Sansevieria patens (Snake Plant) - Succulent plants

Sansevieria patens (Snake Plant) is an acaulescent succulent herb with subterranean branching, rhizomes 2.5 cm in diameter forming large rosettes composed of short, arching, cylindrical, longitudinally grooved leaves that spread in various orientations. The leaves are up to 90 cm long, up to 45 cm thick, somewhat indistinctly marked with dark green and paler green transverse bands, becoming bluish green with age, longitudinally marked with numerous blackish green lines, several of them continued to the apex. The flowers are grey-white and spaced out in clusters.

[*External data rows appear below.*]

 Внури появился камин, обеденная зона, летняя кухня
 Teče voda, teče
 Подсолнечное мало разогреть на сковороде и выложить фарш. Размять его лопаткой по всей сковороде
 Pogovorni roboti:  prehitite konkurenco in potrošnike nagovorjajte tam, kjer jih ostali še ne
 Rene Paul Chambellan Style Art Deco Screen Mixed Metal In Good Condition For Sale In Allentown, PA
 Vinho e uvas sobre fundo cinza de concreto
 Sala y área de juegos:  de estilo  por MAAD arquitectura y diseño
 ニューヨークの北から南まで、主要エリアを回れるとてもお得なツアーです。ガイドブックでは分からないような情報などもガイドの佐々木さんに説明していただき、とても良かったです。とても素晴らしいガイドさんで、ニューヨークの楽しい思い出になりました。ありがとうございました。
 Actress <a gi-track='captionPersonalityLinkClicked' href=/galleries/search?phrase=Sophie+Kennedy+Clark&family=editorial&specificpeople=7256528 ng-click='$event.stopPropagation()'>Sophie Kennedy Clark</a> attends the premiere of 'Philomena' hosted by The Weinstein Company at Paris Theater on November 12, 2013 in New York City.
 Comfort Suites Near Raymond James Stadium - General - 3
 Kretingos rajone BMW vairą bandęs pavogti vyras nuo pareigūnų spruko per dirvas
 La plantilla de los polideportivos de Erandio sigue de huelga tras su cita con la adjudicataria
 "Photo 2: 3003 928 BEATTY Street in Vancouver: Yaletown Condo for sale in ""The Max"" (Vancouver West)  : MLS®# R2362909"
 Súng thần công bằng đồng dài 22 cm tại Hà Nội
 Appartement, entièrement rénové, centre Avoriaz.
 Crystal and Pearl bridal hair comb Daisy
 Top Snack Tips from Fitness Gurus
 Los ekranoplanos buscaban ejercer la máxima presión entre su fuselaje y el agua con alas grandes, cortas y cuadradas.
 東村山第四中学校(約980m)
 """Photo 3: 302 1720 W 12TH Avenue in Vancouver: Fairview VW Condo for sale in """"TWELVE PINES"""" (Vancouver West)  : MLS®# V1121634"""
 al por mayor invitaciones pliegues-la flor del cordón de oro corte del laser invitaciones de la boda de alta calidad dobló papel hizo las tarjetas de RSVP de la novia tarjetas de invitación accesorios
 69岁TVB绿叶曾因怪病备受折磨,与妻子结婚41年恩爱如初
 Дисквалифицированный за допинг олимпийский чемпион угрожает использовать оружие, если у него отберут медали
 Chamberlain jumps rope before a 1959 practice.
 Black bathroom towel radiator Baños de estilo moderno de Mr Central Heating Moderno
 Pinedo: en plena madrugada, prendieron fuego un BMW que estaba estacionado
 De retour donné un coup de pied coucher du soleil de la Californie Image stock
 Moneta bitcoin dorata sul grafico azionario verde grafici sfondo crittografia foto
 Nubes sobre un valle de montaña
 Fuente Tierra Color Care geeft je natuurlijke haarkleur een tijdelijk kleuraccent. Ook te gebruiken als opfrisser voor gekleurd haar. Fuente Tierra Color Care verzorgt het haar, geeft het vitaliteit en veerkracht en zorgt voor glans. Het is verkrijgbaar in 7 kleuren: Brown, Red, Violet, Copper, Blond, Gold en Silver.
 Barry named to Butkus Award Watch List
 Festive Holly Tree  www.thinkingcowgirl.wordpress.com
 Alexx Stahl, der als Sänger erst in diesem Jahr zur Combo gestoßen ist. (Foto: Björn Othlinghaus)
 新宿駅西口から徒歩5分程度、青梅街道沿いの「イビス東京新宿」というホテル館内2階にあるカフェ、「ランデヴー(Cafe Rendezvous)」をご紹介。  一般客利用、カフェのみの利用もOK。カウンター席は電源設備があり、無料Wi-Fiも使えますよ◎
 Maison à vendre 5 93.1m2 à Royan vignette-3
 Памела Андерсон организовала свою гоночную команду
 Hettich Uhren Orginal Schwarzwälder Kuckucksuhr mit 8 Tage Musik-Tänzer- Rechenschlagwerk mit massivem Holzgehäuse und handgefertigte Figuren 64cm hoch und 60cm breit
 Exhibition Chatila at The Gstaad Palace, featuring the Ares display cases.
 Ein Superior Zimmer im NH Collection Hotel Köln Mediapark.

Scientific Name: Sansevieria patens
Synonyms: Acyntha patens, Sansevieria ‘Ed Eby’.
Common Names: Snake Plant

Sansevieria patens (Snake Plant) - Succulent plants

How to grow and maintain Sansevieria patens (Snake Plant):

Light:
It requires bright, filtered light and can stand plenty of direct sunlight. Good locations include a spot in front of a north-facing window or in front of a bright, sunny window covered by a sheer curtain. Although the plant tolerates low light, bright light brings out the colors in the leaves.

Soil:
It thrives best in well-drained, sandy soil enriched with peaty compost.

Water:
Water your plant regularly during the growing season and always keep the soil evenly moist but not soggy. You can allow the topsoil to become slightly dry between each watering. During the winter months, reduce watering.

Temperature:
It prefers an average to warm room temperatures 65 – 75 degrees Fahrenheit / 18 – 24 degrees Celsius. It will endure fluctuating temperatures, but not below 55 degrees Fahrenheit / 13 degrees Celsius.

Fertilizer:
Fertilize monthly during the active growth periods in the spring and summer, with a liquid or water-soluble fertilizer. Try not to fertilize during the winter season.

Propagation:
It can be easily propagated by dividing up overcrowded clumps of leaves. Separate clusters of leaves from rootstock with a sharp blade or knife when the leaves are six inches long. Most clusters will have some roots attached and can be planted directly in the normal potting mixture. Also can be propagated by leaf cuttings.

Re-Potting:
Re-pot the plant during the spring season, only when plants get crowded and need dividing.

Pests and Diseases:
It has no serious pest or disease problems. Watch for bugs, spiders, and mealybugs.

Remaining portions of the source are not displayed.